Once he was down to his final 5 cards, we'd then work up memory strategies for those facts together. There were lots of different ways to get the student to practise those, but the main two were:,(a) surprise single card drill and (b) making sure when the student did a question in a math exercise using that fact he took a moment to take out the corresponding card & rehearse the memory strategy. When the student discovered he knew the fact, that card was given to me and glued to a goofy certificate of recognition just for fun.

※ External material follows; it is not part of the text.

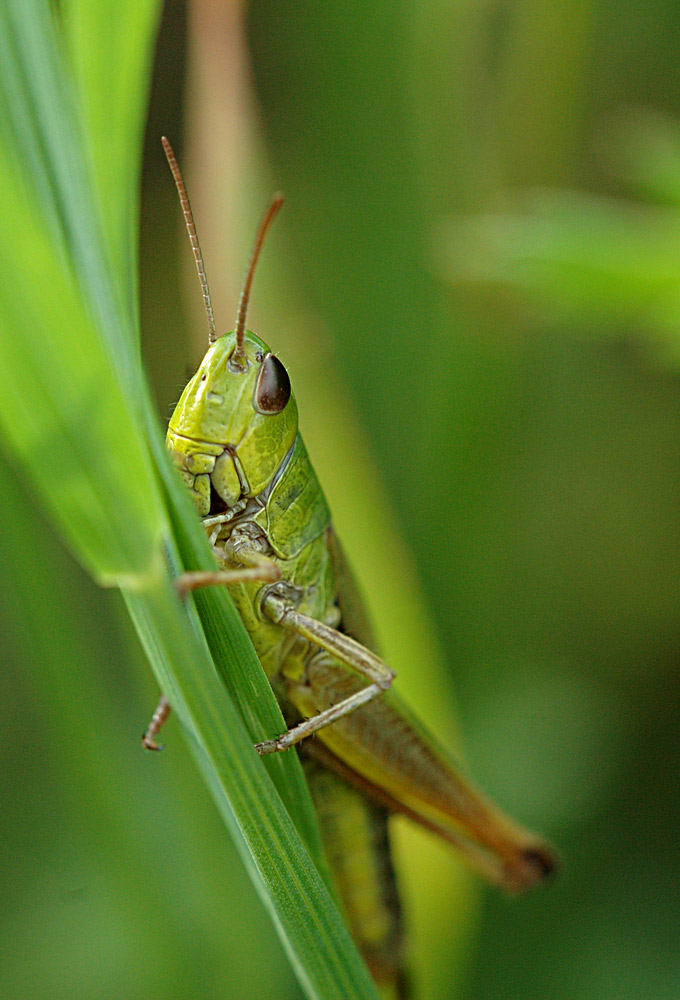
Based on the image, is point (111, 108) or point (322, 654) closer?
point (111, 108)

This game was phenomenally successful in teaching math facts to students who'd never learned them as kids because they always led from their strength even in a topic that had defeated them for so long. It was also fast to play & stopped before it became frustrating. It capitalized on the now evidence-based practise of spaced practise + something I got from a book called the Zen of Running which said basically to stop while you're feeling good so you'll want to run again the next day. I've been working on a powerpoint approximation of this game, and I'm close except the entire game starts up each time.
Regarding your game, here are my thoughts:
(1) With multiple choice questions, a correct guess counts as a right answer. I would not deem a fact 'known' until the player got a card correct 3 times (with the choices shuffled each time the card was played if possible). Only then would I remove it from the deck.

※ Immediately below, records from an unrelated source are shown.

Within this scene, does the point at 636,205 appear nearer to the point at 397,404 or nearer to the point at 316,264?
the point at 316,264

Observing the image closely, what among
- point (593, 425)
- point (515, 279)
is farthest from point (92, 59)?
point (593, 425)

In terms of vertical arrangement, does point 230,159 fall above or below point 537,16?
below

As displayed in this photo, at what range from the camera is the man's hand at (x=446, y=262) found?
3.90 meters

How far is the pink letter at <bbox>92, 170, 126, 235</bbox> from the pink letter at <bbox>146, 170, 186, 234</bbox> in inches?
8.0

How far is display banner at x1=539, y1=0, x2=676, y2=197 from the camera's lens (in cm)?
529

(2) I'd keep the deck small (15 cards? 20?) so it can be played in 15 minutes max. and put in a timer so it can't be played again until the next day. This spaces the review and gives the student time to forget, so when the same card is seen again, he has to search his memory for the answer. Also limiting the game to 15 minutes means attention is less likely to lapse.
(3) When Deck 1 is whittled down to 5 cards, all 5 could go into a permanent review deck, and the learner would start Deck 2. The last 5 cards from Deck 2 would also get moved to the permanent review deck (and so on for all decks in that group). This permanent deck would be kept for pre-exam study because it contains all the hardest questions for that student. You might even program into the course surprise permanent deck review points when the learner would receive a message to play that review deck to keep those hardest facts fresh & minimize the need for cramming. He might be prompted to write a reflection and send itcto the instructor or a peer mentor.
(4) If a student is really keen, you might encourage him to play 2 different decks each day. By capping this kind of practise to 30 min per day &! because the decks are different, concentration should be maintained.
(5) If the course has an online instructor presence, you could have the LMS signal him/her about any cards a learner gets wrong say 2 days in a row so the instructor can intervene personally. If the course is completely self-taught, you might instead block further progress in a deck until the learner does a review activity -- a reading or video with text entry questions.
I'm still trying to make my ppt. model more closely approximate this kind of play. I've found a super & cheap tool that exports ppt as a fully interactive file and so can be played inside an LMS.
In ppt, slides can easily be copied by a player to a new file, so the students would have to build their own permanent review decks. The problem is that I have an entire times tables game of up to 25 questions on a single slide, so that doesn't help much.
My game continues to be a work in progress...... good luck with yours.